Die Donau ist kein friedlicher Fluß.

1. Kapitel

Eine Versorgungsfahrt mit Bedacht und eine Wasserleiche in Rot.Ein Oberlehrer ohne Namen und ein Jugendamt in Sorge

An einem schwülen Junitag fuhr ich mit meinem klapprigen Renault 5 den Treppelweg bei Stromkilometer neunzehnhundertachtzig bergwärts. In den Alpen hatte es tagelang geregnet, die Donau würde in den kommenden Stunden die Hochwassermarke überschreiten. Die Sonne war durch den Dunst gebrochen, eine steife Brise strich vom Osten her über den Strom und wirbelte weiße Gischtwolken über die Fahrrinne. Es roch nach frischer Erde und moderndem Holz, und in der Luft tanzten weiße, klebrige Flocken – Pappelblüten. Sommerschnee sagen die Menschen am Strom dazu, je dichter der Sommerschnee, desto zarter die Fische und desto fruchtbarer das Land. Ist die Natur freigebig, reagieren die Menschen mit Geiz und Neid. Einige erfreuen sich aber auch am Müßiggang. Ich gehöre weder der einen noch der anderen Gruppe an und sah den kommenden Wochen mit Zuversicht entgegen.

Es würde ein guter Sommer werden. Mit regem Schiffsverkehr, dem einen oder anderen Karpfen aus Horsts Daube, und vielleicht würden Juri und ich Glück haben und einen schönen Hecht an Land bringen, den wir über dem offenen Feuer braten könnten. Eine kleine Rauchfahne würde aufsteigen und zum Fluß hinunterziehen, und es würde eine träge Schwüle über allem hängen, die abends aus dem Auwald kriecht und erst nach Mitternacht verdampft. In manchen Nächten würde die Schwüle bleiben, und es würden gute Nächte sein, in denen die Vögel aufgeregt plappern, wenn sie den Mond wie ein weißes Schild über der schwarzen Phalanx der Pappeln sehen. Musikdampfer und Kreuzfahrtschiffe würden vorüberrauschen, mit bunten Lampions und Girlanden am Tanzdeck, und Musikfetzen würden mit der Heckwelle mitgeschleppt werden und ans Ufer streifen. Und man würde eine Ahnung davon bekommen, daß es noch eine Welt jenseits aller heimischen Spinner, Krisengewinnler und Möchtegern-Nazi gibt, eine bunte Welt mit anmutigen Bewegungen, klirrenden Gläsern und übermütigem Lachen.

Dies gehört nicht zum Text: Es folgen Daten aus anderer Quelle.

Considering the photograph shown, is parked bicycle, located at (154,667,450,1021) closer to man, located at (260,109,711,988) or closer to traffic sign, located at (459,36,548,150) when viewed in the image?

Ich fuhr langsam, um meine wertvolle Ladung, vierzehn Doppelliter Wein und einen Korb voll paniertem Fleisch vom Heurigenbuffet, nicht zu gefährden. Zwei Selbstfahrer rauschten mit vollem Schub talwärts, ein Produktentanker aus Belgien und ein kleineres Schiff aus Heilbronn. Es hatte den Anschein, als würde das leichtfüßige kleinere Schiff auf den schwer beladenen Kollegen aufschließen, wohl um die nach der nächsten Biegung folgende Geradeausstrecke für ein Überholmanöver zu nutzen. Lange schaute ich den Schiffen nach, bis mein Blick an einem ungewohnten Bild hängenblieb. Auf einer hoch gelegenen Schotterbank am südlichen Ufer hatten einige Feuerwehrzillen angelegt, und im Kehrwasser dümpelte ein Schnellboot der Strompolizei. Auf der Schotterbank standen Uniformierte im Halbkreis. Ich stoppte und setzte meinen Feldstecher an. Die Männer umringten einen leblos daliegenden Körper, der mit einem leuchtendroten Fetzen nur halb bedeckt war. Einer der Uniformierten hielt einen roten Stöckelschuh in der Hand. Ich schaltete mein Diktaphon ein, nannte Datum und Uhrzeit und sprach: „Katrin und Innovatie talwärts, weibliche Wasserleiche auf Schotterbank.“ Die Frau war nicht bei einem Bootsunfall ums Leben gekommen, dessen war ich mir sicher. Da hatte jemand eine Überdosis erwischt oder war von der Unterwelt beseitigt worden.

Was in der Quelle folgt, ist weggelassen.